Literary Insights: No Pretty Pink Bows

Ambiguity In Fiction

By Susanne Carter

Reading literary fiction can lead to deeper thinking and more open minds, according to a recent study at the University of Toronto. In 2013 researchers surveyed 100 university students after asking half of them to read a short story and half to read an essay. The short story readers expressed more comfort with ambiguity and disorder than the students who read essays. Comfort with uncertainty and less need for order, said the Toronto researchers, are both associated with “sophisticated thinking and greater creativity.”

“The thinking a person engages in while reading fiction does not necessarily lead him or her to a decision,” said the researchers. Thus, readers don’t feel the need to have definitive conclusions.

The researchers also theorized that readers of fiction enter the minds of characters whose thinking may be very different from their own. There they gain insights and new perspectives, thus broadening their view of the world.

Although not all readers appreciate fiction that is ambiguous, many do, and I am one of them. Life is ambiguous and I like the literature I choose to read to mirror the messiness and complexity of life while exploring all the gray areas that can’t be rationally explained. As Lee Rourke writes:

Life isn’t like the narratives that make up the majority of novels in circulation today, or like the well-rehearsed scenes we enjoy at the theatre, or in the movies. It’s more complicated than that: steeped in confusion, dead ends, blank spaces and broken fragments. It’s baffling at times, annoying and perpetually open-ended. We have no real way of predicting our future.”

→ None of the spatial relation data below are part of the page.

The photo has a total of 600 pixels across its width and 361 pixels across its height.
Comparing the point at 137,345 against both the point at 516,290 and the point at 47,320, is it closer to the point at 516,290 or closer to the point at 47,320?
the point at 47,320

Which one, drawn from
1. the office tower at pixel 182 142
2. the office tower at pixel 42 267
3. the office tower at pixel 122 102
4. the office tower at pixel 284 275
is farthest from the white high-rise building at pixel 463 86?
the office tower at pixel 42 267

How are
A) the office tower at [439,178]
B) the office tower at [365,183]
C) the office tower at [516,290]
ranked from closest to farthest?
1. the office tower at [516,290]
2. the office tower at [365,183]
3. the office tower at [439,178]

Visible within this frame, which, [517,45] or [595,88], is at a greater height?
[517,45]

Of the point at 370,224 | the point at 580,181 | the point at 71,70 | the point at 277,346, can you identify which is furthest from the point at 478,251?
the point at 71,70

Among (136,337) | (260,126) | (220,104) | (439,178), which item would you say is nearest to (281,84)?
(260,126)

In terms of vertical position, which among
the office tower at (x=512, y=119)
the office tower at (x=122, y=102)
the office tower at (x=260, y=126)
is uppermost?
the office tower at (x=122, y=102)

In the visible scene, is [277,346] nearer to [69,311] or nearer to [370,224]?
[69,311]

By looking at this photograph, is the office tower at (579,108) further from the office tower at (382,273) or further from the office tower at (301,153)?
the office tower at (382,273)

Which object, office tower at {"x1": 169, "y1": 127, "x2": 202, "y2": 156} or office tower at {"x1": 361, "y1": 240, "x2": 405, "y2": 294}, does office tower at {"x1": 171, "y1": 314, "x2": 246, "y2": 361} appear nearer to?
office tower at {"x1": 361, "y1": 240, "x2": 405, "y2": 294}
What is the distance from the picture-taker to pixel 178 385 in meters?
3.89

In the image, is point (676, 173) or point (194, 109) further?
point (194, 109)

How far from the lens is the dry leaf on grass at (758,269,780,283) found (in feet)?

Reading the results of the University of Toronto study helped me to realize that perhaps part of my motivation for reading—and in particular, preferring to read fiction that is ambiguous—is because I want to keep the door to my mind open.

In this guest blog I discuss several stories that are ambiguous and how they stimulate thinking with an open mind.

If a story’s ending closes out too many possibilities, you risk damaging the potential connections and openings the reader can make. That openness can be a gift.”—Joe Fassler

In his blog “A Plea for…Unhappily Ever After” P. J. Parrish writes about his disappointment in coming to the end of a “gloriously messy novel” 300 pages in length, only to discover that the author had chosen to tie up all of the plot threads “into a pretty pink bow.” The novel’s nice, neat ending “deprived me of thinking for myself,” he writes. ”It slammed the door on the possibilities I was creating in my head for her characters. It didn’t leave my imagination anywhere to go. And thus, it lost its power.”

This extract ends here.